*** Opening of Reading passage ***

Kim Elgie

Personal information
- Full name: Michael Kelsey Elgie
- Born: 6 March 1933 Berea, Durban, Natal, South Africa
- Died: 16 September 2025 (aged 92) Hillcrest, KwaZulu-Natal, South Africa
- Batting: Right-handed
- Bowling: Slow left-arm orthodox

International information
- National side: South Africa;
- Test debut: 8 December 1961 v New Zealand
- Last Test: 1 January 1962 v New Zealand

Domestic team information
- 1957/58–1961/62: Natal

Career statistics
| Competition | Test | First-class |
| Matches | 3 | 32 |
| Runs scored | 75 | 1,834 |
| Batting average | 12.50 | 36.67 |
| 100s/50s | 0/1 | 3/13 |
| Top score | 56 | 162* |
| Balls bowled | 66 | 760 |
| Wickets | 0 | 10 |
| Bowling average | – | 40.50 |
| 5 wickets in innings | – | 0 |
| 10 wickets in match | – | 0 |
| Best bowling | – | 3/16 |
| Catches/stumpings | 4/– | 25/– |
- Source: Cricinfo, 3 December 2020

= Kim Elgie =

South African cricketer (1933–2025)

Michael Kelsey "Kim" Elgie (6 March 1933 – 16 September 2025) was a South African cricketer who played in three Test matches in the 1961–62 series against New Zealand. He was also a rugby union footballer, who played for Scotland eight times as a centre while he was studying at the University of St Andrews in the 1950s.

*** Close of Reading passage ***
*** Opening of Stored data ***

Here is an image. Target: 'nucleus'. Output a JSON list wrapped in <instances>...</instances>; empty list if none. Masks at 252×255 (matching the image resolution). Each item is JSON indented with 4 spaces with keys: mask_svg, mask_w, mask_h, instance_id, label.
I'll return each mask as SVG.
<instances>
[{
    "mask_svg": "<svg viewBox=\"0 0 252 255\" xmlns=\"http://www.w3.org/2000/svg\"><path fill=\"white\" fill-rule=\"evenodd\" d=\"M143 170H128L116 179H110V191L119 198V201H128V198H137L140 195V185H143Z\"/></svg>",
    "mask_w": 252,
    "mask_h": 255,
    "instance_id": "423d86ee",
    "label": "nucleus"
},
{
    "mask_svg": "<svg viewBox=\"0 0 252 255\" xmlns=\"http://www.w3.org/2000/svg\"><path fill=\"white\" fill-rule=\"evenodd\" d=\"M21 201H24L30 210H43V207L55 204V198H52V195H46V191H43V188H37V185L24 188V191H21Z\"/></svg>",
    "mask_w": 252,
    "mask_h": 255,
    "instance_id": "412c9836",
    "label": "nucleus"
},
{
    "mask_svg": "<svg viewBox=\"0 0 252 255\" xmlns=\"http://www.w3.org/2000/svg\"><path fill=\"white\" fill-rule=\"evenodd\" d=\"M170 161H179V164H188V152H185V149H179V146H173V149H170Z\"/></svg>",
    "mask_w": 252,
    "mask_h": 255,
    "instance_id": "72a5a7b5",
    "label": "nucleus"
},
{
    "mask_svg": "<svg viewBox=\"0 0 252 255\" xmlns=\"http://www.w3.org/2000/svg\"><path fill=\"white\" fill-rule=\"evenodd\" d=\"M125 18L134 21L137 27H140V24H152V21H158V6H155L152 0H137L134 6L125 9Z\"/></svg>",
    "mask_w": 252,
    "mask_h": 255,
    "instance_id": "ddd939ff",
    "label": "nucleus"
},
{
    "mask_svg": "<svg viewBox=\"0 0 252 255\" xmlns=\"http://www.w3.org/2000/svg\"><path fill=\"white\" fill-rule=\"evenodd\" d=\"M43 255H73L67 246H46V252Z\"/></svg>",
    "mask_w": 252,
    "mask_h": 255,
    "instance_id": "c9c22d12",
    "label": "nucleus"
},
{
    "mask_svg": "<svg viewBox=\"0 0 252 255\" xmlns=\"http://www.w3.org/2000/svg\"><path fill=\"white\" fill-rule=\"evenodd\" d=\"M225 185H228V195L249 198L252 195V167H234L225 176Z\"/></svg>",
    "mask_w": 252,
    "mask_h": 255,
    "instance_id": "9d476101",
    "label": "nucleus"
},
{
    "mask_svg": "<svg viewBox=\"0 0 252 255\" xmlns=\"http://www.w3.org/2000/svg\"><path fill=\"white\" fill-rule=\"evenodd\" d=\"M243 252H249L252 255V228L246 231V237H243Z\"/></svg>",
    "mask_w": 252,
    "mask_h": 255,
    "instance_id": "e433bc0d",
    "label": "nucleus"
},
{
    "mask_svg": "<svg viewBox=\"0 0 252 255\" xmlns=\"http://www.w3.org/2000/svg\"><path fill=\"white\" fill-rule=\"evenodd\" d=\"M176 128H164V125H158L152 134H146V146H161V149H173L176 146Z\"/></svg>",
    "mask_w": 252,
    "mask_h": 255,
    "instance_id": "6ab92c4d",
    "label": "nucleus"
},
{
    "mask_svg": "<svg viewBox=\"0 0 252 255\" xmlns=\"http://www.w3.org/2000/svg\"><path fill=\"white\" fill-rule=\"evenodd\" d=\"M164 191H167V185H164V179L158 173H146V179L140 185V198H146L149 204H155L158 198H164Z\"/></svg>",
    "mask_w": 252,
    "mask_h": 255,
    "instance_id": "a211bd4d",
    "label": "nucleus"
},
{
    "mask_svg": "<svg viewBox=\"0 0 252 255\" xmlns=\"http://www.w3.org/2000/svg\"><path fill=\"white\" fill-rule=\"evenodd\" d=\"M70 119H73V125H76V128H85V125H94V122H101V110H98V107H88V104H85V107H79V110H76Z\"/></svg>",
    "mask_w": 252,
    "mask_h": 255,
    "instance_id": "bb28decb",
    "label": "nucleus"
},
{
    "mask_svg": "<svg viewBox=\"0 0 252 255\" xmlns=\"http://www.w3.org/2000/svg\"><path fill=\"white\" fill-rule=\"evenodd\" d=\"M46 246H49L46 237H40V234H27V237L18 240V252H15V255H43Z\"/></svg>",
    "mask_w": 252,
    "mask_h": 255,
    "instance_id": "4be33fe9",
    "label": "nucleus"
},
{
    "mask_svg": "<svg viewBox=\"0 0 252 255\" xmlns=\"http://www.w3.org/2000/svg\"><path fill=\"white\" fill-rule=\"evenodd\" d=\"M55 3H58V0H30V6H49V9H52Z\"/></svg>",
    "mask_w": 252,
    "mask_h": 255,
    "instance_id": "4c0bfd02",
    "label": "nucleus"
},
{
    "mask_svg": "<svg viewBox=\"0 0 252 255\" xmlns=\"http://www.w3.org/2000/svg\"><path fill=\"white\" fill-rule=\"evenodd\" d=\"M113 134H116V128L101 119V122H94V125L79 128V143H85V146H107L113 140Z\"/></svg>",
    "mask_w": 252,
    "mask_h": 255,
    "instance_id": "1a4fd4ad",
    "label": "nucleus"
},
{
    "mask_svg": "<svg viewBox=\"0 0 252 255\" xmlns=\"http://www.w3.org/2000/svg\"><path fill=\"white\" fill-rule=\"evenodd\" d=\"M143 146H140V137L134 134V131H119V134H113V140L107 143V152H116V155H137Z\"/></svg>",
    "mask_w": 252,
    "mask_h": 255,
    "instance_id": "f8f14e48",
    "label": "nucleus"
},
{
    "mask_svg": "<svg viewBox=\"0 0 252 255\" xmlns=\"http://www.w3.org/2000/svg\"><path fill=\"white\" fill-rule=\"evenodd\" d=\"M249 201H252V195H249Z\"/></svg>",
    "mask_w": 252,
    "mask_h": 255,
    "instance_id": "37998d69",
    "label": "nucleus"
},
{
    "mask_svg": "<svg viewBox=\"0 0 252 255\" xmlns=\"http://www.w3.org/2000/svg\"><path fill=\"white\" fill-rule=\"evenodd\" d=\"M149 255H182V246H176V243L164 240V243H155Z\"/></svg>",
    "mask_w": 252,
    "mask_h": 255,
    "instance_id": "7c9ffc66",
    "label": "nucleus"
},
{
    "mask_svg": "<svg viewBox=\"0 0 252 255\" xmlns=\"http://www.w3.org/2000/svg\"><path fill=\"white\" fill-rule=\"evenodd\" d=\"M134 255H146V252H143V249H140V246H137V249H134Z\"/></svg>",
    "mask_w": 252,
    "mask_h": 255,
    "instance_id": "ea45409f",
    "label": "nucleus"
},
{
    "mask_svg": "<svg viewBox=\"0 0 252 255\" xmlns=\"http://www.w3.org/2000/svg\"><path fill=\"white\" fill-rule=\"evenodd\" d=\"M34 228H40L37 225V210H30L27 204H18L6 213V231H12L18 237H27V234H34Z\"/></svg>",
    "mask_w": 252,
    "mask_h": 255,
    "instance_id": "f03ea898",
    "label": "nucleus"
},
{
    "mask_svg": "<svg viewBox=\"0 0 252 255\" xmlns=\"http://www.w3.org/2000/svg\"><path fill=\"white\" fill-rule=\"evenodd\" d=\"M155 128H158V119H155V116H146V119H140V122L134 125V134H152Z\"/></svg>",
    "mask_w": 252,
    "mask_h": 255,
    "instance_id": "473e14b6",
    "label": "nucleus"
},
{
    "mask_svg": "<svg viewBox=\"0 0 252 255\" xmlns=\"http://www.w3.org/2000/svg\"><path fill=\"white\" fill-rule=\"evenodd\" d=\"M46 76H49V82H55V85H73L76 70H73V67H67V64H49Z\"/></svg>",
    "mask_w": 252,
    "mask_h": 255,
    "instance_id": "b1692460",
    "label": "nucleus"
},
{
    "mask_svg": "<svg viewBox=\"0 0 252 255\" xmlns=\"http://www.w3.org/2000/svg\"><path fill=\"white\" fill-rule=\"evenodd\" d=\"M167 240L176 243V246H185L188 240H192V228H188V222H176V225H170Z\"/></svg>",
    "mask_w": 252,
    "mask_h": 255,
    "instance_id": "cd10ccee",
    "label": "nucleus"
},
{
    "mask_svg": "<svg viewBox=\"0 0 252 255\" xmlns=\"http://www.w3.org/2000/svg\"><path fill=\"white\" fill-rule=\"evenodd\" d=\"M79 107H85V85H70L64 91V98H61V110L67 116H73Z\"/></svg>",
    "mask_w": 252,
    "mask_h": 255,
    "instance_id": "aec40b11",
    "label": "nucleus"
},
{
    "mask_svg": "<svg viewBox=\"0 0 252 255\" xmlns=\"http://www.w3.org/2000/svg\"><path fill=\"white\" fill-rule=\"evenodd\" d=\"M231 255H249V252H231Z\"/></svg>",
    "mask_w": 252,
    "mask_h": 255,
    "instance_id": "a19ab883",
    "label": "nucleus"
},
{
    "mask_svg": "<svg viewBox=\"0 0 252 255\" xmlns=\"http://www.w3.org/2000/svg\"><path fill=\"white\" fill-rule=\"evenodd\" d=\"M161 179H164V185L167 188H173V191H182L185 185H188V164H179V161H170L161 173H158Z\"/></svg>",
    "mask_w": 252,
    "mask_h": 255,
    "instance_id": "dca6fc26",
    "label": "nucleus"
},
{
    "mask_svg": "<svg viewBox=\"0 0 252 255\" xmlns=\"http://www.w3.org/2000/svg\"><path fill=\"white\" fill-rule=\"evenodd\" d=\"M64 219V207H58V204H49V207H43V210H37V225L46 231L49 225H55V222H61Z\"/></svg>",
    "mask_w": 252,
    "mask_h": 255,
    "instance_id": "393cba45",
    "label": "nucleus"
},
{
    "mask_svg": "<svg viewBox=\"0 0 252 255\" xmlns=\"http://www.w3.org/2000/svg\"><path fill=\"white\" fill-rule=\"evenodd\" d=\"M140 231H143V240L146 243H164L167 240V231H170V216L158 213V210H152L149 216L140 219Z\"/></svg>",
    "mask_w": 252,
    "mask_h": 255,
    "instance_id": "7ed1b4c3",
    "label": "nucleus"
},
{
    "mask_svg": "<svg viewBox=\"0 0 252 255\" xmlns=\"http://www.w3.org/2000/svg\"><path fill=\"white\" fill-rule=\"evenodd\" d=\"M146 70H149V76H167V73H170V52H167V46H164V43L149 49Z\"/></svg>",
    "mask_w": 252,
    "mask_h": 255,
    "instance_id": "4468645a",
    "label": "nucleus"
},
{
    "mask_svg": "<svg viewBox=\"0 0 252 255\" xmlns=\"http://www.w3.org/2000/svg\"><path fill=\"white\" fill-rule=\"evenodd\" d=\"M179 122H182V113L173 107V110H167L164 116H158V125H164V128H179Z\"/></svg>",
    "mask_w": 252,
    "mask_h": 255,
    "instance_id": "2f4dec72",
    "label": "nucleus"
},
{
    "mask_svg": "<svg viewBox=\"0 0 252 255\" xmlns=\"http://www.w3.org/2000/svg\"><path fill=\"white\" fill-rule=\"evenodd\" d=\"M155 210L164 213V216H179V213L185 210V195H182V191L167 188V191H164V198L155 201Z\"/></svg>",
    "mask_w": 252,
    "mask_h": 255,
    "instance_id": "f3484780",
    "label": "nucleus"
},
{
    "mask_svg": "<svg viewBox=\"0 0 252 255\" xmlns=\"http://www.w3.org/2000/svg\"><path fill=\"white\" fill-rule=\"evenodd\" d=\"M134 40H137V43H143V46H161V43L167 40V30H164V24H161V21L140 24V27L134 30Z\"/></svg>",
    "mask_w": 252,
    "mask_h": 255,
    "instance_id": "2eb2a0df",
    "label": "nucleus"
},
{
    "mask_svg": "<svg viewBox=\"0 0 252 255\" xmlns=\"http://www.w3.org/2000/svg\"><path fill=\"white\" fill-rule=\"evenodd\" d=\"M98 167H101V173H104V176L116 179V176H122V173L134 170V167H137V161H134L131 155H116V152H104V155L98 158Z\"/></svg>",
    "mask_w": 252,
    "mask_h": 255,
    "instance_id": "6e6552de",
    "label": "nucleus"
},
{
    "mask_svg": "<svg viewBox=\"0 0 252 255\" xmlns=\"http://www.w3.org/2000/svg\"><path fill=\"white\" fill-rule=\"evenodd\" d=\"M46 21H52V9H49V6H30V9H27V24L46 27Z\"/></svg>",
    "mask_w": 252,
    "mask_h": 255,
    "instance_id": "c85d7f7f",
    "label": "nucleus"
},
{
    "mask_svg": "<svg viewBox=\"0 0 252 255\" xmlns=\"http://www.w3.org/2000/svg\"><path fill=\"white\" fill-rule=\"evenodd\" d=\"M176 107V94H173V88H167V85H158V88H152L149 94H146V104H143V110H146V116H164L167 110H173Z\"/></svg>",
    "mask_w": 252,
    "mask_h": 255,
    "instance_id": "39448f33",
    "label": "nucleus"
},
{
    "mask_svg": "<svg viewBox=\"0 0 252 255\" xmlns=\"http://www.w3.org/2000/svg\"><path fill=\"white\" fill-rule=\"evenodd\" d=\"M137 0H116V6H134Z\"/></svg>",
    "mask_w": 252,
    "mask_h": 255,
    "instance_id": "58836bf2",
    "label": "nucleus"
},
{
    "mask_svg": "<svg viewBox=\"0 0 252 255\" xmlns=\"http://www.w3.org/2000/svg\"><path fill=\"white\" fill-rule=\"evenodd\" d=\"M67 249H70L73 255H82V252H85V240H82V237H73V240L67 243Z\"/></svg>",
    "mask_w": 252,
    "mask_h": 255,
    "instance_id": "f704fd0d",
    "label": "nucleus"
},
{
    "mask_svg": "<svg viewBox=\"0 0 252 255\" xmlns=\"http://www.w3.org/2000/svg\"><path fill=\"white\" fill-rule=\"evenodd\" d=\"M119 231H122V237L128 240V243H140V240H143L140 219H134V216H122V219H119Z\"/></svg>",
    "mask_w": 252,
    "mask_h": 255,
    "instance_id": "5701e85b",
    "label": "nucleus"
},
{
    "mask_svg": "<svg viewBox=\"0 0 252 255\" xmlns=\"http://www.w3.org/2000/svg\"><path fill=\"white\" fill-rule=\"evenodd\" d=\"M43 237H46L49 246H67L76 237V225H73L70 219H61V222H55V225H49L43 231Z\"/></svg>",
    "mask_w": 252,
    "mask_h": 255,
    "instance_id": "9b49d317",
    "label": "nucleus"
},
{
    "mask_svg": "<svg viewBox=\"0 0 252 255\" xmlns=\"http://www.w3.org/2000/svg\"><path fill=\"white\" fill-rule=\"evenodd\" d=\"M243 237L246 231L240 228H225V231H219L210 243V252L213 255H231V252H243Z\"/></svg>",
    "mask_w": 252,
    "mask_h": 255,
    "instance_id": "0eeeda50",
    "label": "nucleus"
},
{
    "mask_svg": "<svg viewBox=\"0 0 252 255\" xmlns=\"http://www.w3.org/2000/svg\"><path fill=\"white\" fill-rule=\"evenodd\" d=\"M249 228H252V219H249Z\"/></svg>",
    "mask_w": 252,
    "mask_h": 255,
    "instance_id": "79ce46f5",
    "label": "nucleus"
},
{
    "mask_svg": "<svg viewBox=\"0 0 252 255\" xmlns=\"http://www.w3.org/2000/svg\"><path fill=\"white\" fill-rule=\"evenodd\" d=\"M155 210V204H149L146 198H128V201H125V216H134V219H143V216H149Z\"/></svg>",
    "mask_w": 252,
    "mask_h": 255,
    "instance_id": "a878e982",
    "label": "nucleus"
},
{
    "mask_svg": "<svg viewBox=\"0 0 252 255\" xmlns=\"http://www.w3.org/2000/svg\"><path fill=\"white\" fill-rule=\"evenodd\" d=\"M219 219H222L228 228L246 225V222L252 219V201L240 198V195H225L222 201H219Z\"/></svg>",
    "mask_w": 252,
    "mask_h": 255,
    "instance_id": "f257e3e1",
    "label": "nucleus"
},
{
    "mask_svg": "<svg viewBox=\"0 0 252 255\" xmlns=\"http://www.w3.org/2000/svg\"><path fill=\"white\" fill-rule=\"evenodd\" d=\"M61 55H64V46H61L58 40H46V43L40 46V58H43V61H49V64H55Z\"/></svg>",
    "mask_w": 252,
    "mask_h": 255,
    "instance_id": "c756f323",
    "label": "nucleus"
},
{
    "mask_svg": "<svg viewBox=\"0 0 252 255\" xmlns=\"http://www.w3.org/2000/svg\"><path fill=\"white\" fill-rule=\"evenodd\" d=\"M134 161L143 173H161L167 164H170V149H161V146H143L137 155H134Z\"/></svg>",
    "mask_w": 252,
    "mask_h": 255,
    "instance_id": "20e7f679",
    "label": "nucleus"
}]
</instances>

*** Close of Stored data ***

▸ **Brief 1**: Using the Kim Elgie article, decide whether each statement agrees with it. For each, answer yes or no and quote the deciding words. (a) Elgie made his Test debut against New Zealand. (b) Elgie played rugby for Scotland while a student at the University of St Andrews. (c) Elgie batted left-handed.
▸ **Brief 2**: Continue the Kim Elgie article after its last sentence.
The data plays no role here.

▸ **Written reply 1**:
(a) Yes: "Test debut: 8 December 1961 v New Zealand"
(b) Yes: "played for Scotland eight times as a centre while he was studying at the University of St Andrews in the 1950s"
(c) No: "Batting: Right-handed"

▸ **Written reply 2**:
Elgie was educated at Michaelhouse before attending the University of St Andrews in Scotland, where he studied science. He then studied optometry in London. A middle-order right-handed batsman and occasional left-arm spin bowler, he played first-class cricket for Natal from 1957–58 to 1961–62, and toured England with the Fezelas in 1961. He hit his top first-class score of 162 not out for Natal against Border in the 1959–60 season in a match in which 38 wickets fell for 418 runs.

Elgie retired from cricket after the 1961–62 season to work in his family's optometry business. With the death of Godfrey Lawrence in March 2025, Elgie became the oldest living South African Test cricketer. Elgie died on 16 September 2025.